Menoleh di dalam sholat ada beberapa macam, di antaranya adalah:
- Menoleh beserta dadanya, sehingga dia merubah arah dadanya dari arah kiblat, maka menoleh seperti ini membatalkan shalat; karena menghadap ke kiblat termasuk syarat sahnya shalat.
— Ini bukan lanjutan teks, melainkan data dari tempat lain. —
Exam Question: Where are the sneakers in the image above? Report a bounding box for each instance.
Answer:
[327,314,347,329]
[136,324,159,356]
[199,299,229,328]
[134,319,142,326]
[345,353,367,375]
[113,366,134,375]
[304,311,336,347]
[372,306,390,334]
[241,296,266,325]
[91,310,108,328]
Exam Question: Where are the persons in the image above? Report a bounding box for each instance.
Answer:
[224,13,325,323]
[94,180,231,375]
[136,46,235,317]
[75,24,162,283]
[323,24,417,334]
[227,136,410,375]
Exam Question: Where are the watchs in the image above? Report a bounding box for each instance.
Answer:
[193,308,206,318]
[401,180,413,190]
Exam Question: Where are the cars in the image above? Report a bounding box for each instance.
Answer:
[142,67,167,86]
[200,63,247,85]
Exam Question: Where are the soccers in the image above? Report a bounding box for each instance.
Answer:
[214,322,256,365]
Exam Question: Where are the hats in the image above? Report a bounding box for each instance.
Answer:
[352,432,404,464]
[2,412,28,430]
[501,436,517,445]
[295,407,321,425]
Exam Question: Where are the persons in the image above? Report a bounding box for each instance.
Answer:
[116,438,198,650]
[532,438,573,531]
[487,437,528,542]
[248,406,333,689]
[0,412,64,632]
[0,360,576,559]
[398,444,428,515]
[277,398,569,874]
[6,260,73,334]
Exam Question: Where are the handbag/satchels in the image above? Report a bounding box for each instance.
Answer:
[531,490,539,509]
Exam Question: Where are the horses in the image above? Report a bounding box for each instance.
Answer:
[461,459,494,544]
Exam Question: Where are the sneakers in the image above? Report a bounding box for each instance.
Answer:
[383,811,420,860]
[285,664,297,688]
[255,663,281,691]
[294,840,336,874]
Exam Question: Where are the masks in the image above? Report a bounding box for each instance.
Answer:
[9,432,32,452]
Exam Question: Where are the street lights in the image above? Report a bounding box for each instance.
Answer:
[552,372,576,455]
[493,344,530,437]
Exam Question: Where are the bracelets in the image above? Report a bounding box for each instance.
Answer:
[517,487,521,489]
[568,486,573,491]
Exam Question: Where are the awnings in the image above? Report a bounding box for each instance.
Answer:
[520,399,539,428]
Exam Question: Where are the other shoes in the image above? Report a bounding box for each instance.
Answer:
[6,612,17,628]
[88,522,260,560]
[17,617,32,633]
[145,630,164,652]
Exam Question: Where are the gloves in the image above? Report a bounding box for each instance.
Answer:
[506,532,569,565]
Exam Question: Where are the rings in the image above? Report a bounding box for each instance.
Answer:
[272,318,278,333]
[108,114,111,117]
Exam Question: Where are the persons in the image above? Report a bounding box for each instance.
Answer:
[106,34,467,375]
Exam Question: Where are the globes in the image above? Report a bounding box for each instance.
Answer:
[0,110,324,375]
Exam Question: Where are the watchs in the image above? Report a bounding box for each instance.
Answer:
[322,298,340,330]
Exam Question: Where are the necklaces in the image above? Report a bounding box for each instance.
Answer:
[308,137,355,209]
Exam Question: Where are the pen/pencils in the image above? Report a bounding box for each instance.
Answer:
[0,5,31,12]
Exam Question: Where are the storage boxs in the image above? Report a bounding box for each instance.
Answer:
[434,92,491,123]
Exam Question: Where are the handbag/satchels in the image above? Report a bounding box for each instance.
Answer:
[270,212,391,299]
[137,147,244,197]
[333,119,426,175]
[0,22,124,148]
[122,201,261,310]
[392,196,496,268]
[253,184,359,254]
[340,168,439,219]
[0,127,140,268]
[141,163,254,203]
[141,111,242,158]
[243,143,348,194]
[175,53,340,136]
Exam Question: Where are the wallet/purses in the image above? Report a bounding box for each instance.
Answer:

Sebagai tambahan silakan baca jawaban soal no. 65853
- Menoleh dengan kepala atau mata saja, badannya tetap menghadap kiblat, maka menoleh dengan cara ini makruh, kecuali jika seorang muslim melakukan hal itu untuk suatu kebutuhan.
Jika ia melakukannya tanpa kebutuhan, maka pahala shalatnya berkurang, namun tetap sah dan tidak membatalkannya.
Dinyatakan dalam Al Mausu’ah Al Fiqhiyyah (27/109); “Tidak ada perbedaan antar para ahli fikih akan makruhnya menoleh dalam shalat, berdasarkan hadits ‘Aisyah –radhiyallahu ‘anhu- berkata:
سَأَلْتُ النَّبِيَّ صَلَّى اللَّهُ عَلَيْهِ وَسَلَّمَ عَنْ الاِلْتِفَاتِ فِي الصَّلاَةِ ؟ فَقَال : هُوَ اخْتِلاَسٌ يَخْتَلِسُهُ الشَّيْطَانُ مِنْ صَلاَةِ الْعَبْدِ (رواه البخاري، رقم 751(
“Saya telah bertanya kepada Nabi –shallallahu ‘alaihi wa sallam- tentang menoleh di dalam shalat? Beliau bersabda: “Itu bentuk pencurian, dicuri oleh syetan dari shalatnya seorang hamba”. (HR. Bukhari: 751)
Makruhnya ini terbatas apabila tidak ada kebutuhan atau udzur (alasan), adapun jika ada kebutuhan, seperti takut pada diri atau hartanya maka tidak makruh”.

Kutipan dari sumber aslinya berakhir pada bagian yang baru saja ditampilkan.